Bir süredir Masumlar Apartmanı ile ilgili konuşmadığımızı fark ettim. Ayıp olmuş! “TRT 1 ekranlarının izlenme rekorları kıran dizisi Masumlar Apartmanı” demek slogan gibi oldu artık bizim için. Zaten tescillendi bildiğiniz üzere. Marketing Türkiye dergisinin yaptığı '2020’nin ‘En’leri araştırmasına göre, yılın en çok beğenilen dizisi Masumlar Apartmanı oldu. Salı akşamları yayınlanan yapımlar arasında reyting yarışında zirveyi kimseye kaptırmayan dizinin son bölümünde Safiye’nin kriz geçirdiği sahneler hepimizi dehşete düşürdü. Gerçekte Safiye’nin bunları yaşamasını bir yana koyacak olursak, Ezgi Mola’nın oyunculuğu da zirve yaptı ve gönlümüzün tahtına oturdu.
Sosyal Medyada “Ezgi Mola çok güzel delirdi” yorumları yapılırken bomba bir haber düştü dün önümüze. Safiye’nin bu halde olmasının nedeni annesi, peki Hasibe’nin bu halde olmasının nedeni neydi acaba?
OGM Pictures imzalı dizinin başrollerini Ezgi Mola, Birkan Sokullu, Farah Zeynep Abdullah ve Merve Dizdar paylaşırken Safiye'nin annesi rolünde izlediğimiz Hasibe karakterine Açelya Devrim Yılhan hayat veriyor.
Her bir anı hayretler içinde izlediğimiz Hasibe ve Safiye sahneleri sonrası hep aynı şeyi düşünüyorum. Eminim siz de bu sorunun cevabını merak etmişsinizdir: Safiye’nin annesi Hasibe’nin bu halde olmasının tek nedeni kocası mıydı? İşte bu düğümü çözecek, taşların birer birer yerine oturmasını sağlayacak bir transfer haberi geldi diziyle ilgili. Masumlar Apartmanı’nın kadrosuna Serpil Gül dahil oluyor. Usta oyuncu Safiye’nin anneannesi Meryem karakterine hayat verecek ve Hasibe ile ilgili gerçekler bu sayede gün yüzüne çıkacak. Safiye ve annesinin travmalarının nedeni açıklığa kavuşacak.
Son yaprak da düştü
Tansel Öngün’ün hayat verdiği Naci karakteri ile ilgili bir sahne vardı son bölümde. Doktorun odasında otururken bir asma yaprağı vardı koskoca ağaçta, tek bir yaprak! Ve sonra o yaprak da düştü ansızın. Bu ne demekti peki? Naci ölecek mi? Bu hikâyeyi bilenler muhakkak vardır! Beklenmedik sonlarla biten öykülerin yazarı diyorlar ona. Amerikalı yazar O. Henry'den bahsediyorum. Gerçek adı, William Sydney Porte... O Henry’nin en ünlü hikâyelerinden biri de "Son Yaprak", umudun hikâyesi…
Özeti şöyle: Bir evde iki öğrenci kalıyor. Ancak bir süre sonra biri hasta oluyor. Hasta yatağındaki pencereden gördüğü ağacın yaprakları döküldükçe ölüme yaklaştığına ve son yaprak düşünce öleceğine inanan bir genç kızın yaşama tutunma hikâyesi... Genç kızın, düşeceğine inandığı o yaprak inatla düşmüyor ve son yaprağın düşmediğini gören genç kız yaşama sevincini geri kazanıp, hastalığın üstesinden geliyor.

• _Veri Bölümü_
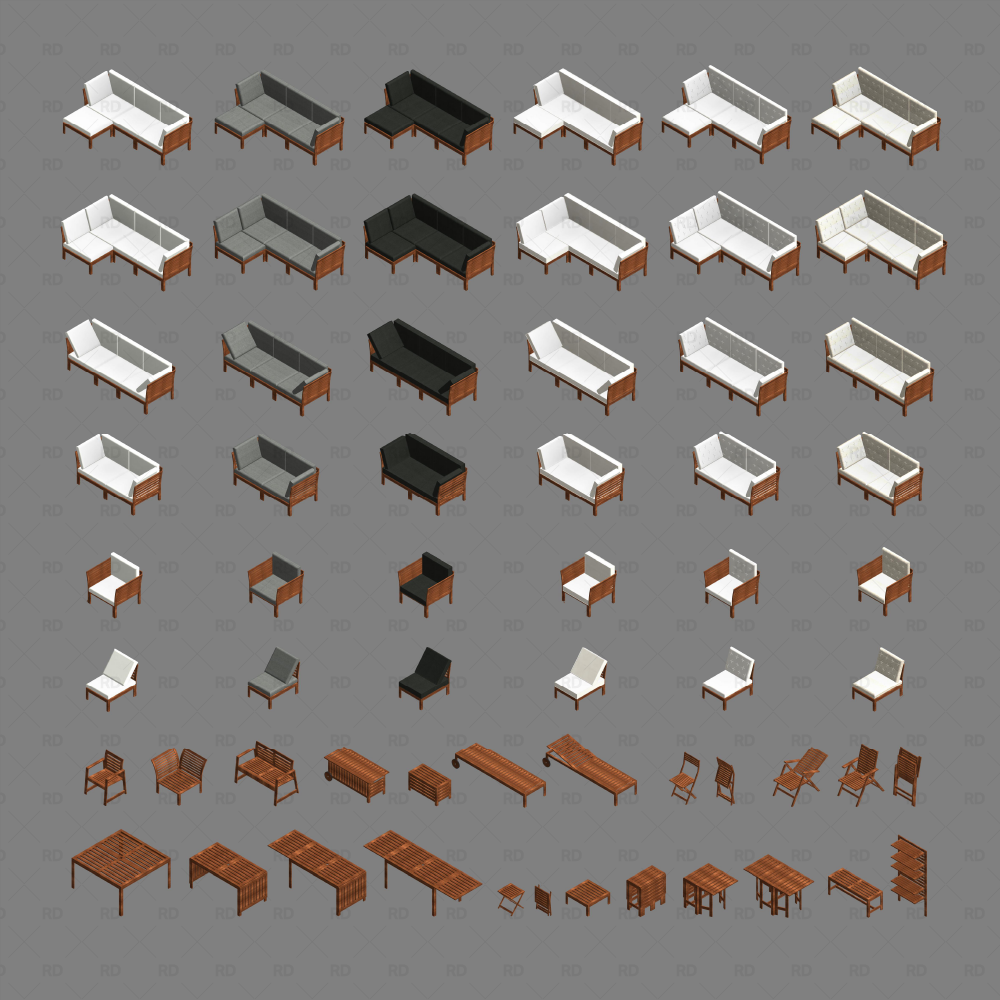 RD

• _Alıştırmalar_
1. Şu ifadelerin Masumlar Apartmanı yazısıyla uyuşup uyuşmadığını belirleyin. Her biri için evet ya da hayır yazın ve kararı veren kelimeleri metinden aynen aktarın. (a) Dizi salı akşamları yayınlanmaktadır. (b) Hasibe karakterini Serpil Gül canlandırmaktadır. (c) Naci karakterine Tansel Öngün hayat vermektedir.
2. Masumlar Apartmanı yazısını iki cümleyle özetleyin.

• _Cevap Anahtarı_
1.
(a) Evet: “Salı akşamları yayınlanan yapımlar arasında reyting yarışında zirveyi kimseye kaptırmayan dizinin”
(b) Hayır: “Hasibe karakterine Açelya Devrim Yılhan hayat veriyor.”
(c) Evet: “Tansel Öngün’ün hayat verdiği Naci karakteri”

2. Marketing Türkiye dergisinin araştırmasına göre Masumlar Apartmanı 2020’nin en çok beğenilen dizisi oldu ve salı akşamları reyting yarışında zirveyi kimseye kaptırmıyor. Kadroya Safiye’nin anneannesi Meryem rolüyle Serpil Gül katılıyor; böylece Hasibe ile ilgili gerçekler gün yüzüne çıkacak ve Safiye ile annesinin travmalarının nedeni açıklığa kavuşacak.